# Just the head is cut?!?



## CaptainHavanese (Apr 24, 2020)

Kind of a funny look back I wanted to share! I had to bring Captain in to see the vet during covid because I suspected an ear infection (turns out it was just itchy ears). They removed the hair from his ears for me, but then.... continued on to remove all the hair from his head without asking me. They even chopped the back of his neck! Here are the before and afters! I’m growing his head back out now, here’s to another work in progress on boy boys beard, bangs, and nose hair! Honestly he just cracks me up now heheh


----------



## Molly120213 (Jan 22, 2014)

That is crazy! I don’t understand why they cut all that hair that has nothing to do with an ear infection. I would have been pissed!


----------



## CaptainHavanese (Apr 24, 2020)

Molly120213 said:


> That is crazy! I don't understand why they cut all that hair that has nothing to do with an ear infection. I would have been pissed!


I did cry for a long time  but now I'm rolling with the punches now hehe, of course the vet tried to charge me $70 for the cut too! I wasn't having that at all


----------



## krandall (Jun 11, 2009)

That would be the last time I’d go to that vet!


----------



## Melissa Brill (Feb 22, 2017)

*vet*



krandall said:


> That would be the last time I'd go to that vet!


Absolutely - to do it and then ALSO try to charge you! No way! They would have gotten a piece of my mind, I would have asked for copies of all of his records immediately and then we would have left.

Of course, you also have to consider that finding a new vet during COVID can be problematic. My sister and her business partner both got puppies during lockdown. Her friend was able to find a vet who was taking new clients and my sister went to her old vet - but she wants to change vets and everyone she's called isn't taking new clients right now.


----------



## CaptainHavanese (Apr 24, 2020)

Melissa Brill said:


> Absolutely - to do it and then ALSO try to charge you! No way! They would have gotten a piece of my mind, I would have asked for copies of all of his records immediately and then we would have left.
> 
> Of course, you also have to consider that finding a new vet during COVID can be problematic. My sister and her business partner both got puppies during lockdown. Her friend was able to find a vet who was taking new clients and my sister went to her old vet - but she wants to change vets and everyone she's called isn't taking new clients right now.


I've found that to be the case as well, but I did still leave that vet! God, look at his poor head, I had to. We've been through three vets so far ourselves, seems we're still looking for one we can trust. At this point, I've even looked and traveled out of state just to see a vet for him with good reviews (and got this lovely umprompted haircut for my effort).


----------



## EvaE1izabeth (Nov 14, 2017)

Oh wow, he is so cute and it’s so funny! But yeah, I would be devastated. Way to bounce back!


----------



## JaJa (Jun 28, 2020)

Oh my God! CaptainHavanese I feel for you! I’ve had that happen with several groomers and I cried every time. Your baby is so adorable. How old is Captain?


----------



## ShamaMama (Jul 27, 2015)

I had to reorient this photo to get a better look. He is still adorable, no matter what! Good for you for getting over it quickly. I am recommending this book to everyone these days. Your good attitude is what the author prescribes and is inspiring!

• _Dataset records_:
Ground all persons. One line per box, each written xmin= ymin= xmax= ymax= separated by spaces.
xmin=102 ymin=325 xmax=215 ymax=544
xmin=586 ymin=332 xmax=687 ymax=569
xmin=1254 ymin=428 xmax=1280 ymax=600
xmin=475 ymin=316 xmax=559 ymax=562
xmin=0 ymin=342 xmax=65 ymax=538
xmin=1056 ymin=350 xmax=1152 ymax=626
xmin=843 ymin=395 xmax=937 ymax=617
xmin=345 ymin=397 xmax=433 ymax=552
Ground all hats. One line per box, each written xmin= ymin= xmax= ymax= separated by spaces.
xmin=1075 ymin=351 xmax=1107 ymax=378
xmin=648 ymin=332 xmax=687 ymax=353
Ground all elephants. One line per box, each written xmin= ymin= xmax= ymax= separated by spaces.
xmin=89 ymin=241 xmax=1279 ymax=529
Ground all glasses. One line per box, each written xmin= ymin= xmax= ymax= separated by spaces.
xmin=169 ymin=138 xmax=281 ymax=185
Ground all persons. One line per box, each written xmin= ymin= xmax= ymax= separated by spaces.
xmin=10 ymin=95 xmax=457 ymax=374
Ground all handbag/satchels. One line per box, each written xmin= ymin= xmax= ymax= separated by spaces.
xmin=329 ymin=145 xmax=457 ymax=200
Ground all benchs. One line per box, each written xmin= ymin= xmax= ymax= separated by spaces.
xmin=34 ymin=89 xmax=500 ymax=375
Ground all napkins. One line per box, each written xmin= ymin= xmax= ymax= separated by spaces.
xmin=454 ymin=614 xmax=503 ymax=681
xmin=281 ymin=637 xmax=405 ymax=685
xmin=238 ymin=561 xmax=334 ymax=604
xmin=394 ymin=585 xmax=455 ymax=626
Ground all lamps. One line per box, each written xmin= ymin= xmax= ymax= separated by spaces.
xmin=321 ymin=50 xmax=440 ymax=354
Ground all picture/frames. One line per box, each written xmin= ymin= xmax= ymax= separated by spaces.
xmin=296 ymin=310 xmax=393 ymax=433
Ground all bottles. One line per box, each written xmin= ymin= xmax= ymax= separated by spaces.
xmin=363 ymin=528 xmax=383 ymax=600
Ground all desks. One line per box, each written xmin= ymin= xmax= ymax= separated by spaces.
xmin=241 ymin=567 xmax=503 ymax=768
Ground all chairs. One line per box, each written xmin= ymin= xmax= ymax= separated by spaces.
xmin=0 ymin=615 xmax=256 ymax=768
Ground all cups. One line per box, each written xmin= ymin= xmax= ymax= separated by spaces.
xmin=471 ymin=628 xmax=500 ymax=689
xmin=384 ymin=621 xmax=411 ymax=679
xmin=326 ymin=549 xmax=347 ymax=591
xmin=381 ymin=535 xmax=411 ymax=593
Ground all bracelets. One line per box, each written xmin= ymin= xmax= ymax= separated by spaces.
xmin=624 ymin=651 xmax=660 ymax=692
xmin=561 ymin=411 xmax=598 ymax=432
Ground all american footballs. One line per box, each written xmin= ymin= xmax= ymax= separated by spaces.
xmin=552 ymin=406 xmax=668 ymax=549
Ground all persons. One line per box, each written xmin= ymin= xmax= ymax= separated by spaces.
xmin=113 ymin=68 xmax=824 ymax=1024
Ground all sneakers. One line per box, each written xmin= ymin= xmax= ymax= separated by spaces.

• _What you have to do_:
In the forum thread, how much did the vet try to charge for the haircut?

• _The answer_:
$70.